Był już doliczony czas gry w meczu Izrael - Polska, gdy na murawę stadionu w Jerozolimie wbiegł jeden z miejscowych kibiców. Za nim ruszyło kilku ochroniarzy, a jeden z nich... wpadł w Tomasza Kędziorę. Reprezentant Polski dość mocno ucierpiał w zderzeniu i przez kilka chwil nie podnosił się z boiska.
Wydawało się, że sędzia najpierw chce przerwać ten mecz, bo sądził, że to kibic zdemolował Kędziorę. Podbiegł do linii bocznej, a do dyskusji włączyli się kierownicy obu reprezentacji oraz piłkarze - Sędzia chciał przerwać mecz, bo myślał, że w Tomka Kędziorę wpadł kibic, ale my zapewniliśmy go, że to był ochroniarz i poprosiliśmy o kontynuowanie gry - mówił po meczu Kamil Glik w rozmowie z TVP Sport.

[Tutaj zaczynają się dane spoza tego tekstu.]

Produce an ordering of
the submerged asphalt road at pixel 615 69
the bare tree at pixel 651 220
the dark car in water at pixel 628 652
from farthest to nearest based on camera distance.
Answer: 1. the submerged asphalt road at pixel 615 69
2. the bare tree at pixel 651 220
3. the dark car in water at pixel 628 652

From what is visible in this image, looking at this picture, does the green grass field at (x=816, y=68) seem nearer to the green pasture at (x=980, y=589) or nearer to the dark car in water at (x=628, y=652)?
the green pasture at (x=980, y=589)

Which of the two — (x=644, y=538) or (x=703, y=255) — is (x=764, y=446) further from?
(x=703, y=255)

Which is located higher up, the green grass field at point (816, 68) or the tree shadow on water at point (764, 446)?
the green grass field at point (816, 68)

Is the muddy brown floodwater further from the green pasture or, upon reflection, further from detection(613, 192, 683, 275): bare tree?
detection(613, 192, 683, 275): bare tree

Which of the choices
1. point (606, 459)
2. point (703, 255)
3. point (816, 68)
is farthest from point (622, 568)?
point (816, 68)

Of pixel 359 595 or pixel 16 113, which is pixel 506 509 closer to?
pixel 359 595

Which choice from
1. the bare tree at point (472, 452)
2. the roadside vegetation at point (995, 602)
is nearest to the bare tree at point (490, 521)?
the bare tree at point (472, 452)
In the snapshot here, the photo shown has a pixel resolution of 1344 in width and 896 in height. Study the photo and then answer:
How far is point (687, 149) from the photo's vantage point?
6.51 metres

- Tutaj brawa należą się nie tylko dla arbitra, który wykazał się dużą przytomnością umysłu, odpowiedzialnością i wyobraźnią, lecz także dla kierownictwa i piłkarzy reprezentacji Polski, którzy nawet nie próbowali wykorzystać tej sytuacji jako pretekstu do eskalowania problemu dla uzyskania dodatkowych korzyści przy tak zwanym zielonym stoliku UEFA - pisze w swoim felietonie dla sport.tvp.pl Rafał Rostkowski, były międzynarodowy sędzia FIFA.

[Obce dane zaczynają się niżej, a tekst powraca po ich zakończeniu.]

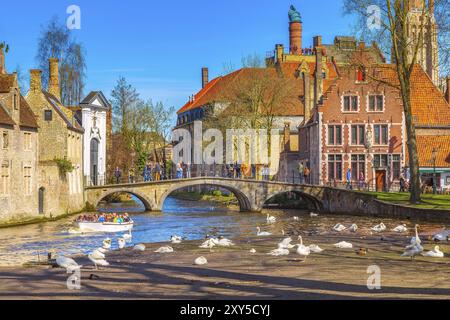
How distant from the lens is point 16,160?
40812 millimetres

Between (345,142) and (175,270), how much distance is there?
39.6 meters

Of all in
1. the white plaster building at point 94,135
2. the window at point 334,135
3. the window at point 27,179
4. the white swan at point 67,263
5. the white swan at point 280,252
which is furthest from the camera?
the white plaster building at point 94,135

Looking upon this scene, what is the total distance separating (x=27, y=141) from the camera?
4269 cm

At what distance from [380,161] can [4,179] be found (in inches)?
1171

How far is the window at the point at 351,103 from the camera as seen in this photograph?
57656 mm

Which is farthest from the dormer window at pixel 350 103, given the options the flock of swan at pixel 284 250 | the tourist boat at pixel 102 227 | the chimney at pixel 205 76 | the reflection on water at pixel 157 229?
the chimney at pixel 205 76

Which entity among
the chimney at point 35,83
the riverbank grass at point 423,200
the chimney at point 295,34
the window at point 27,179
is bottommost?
the riverbank grass at point 423,200

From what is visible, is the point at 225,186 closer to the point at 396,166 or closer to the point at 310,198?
the point at 310,198

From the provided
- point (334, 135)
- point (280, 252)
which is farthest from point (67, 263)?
point (334, 135)

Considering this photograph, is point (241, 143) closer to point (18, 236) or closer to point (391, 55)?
point (391, 55)

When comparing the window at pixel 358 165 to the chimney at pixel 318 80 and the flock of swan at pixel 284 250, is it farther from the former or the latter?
the flock of swan at pixel 284 250

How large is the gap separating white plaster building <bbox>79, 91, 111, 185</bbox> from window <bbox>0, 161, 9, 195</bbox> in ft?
55.8

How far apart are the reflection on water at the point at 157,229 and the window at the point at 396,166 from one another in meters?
8.49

Sędzia Rostkowski pochwalił także arbitra Mattiasa Gestraniusa za sytuację z pierwszej połowy, gdy Polacy dostali rzut wolny pośredni. - Sytuacja była niezwykle trudna do oceny, tym bardziej dla sędziów na boisku, którzy w tym meczu nie mogli korzystać z systemu VAR i dodatkowo zgodnie z regułami nie mogliby skorzystać z powtórek w tej specyficznej sytuacji. Trudność polegała na tym, że tuż przed złapaniem piłki przez bramkarza Piątek próbował ją zagrać i najprawdopodobniej chybił stopą minimalnie - dodał w swoim felietonie Rafał Rostkowski.
We wtorek o godzinie 20:45 zespół Jerzego Brzęczka na PGE Narodowym w Warszawie zagra ze Słowenią. Będzie to nie tylko zakończenie eliminacji Euro 2020, ale też oficjalne pożegnanie Łukasza Piszczka.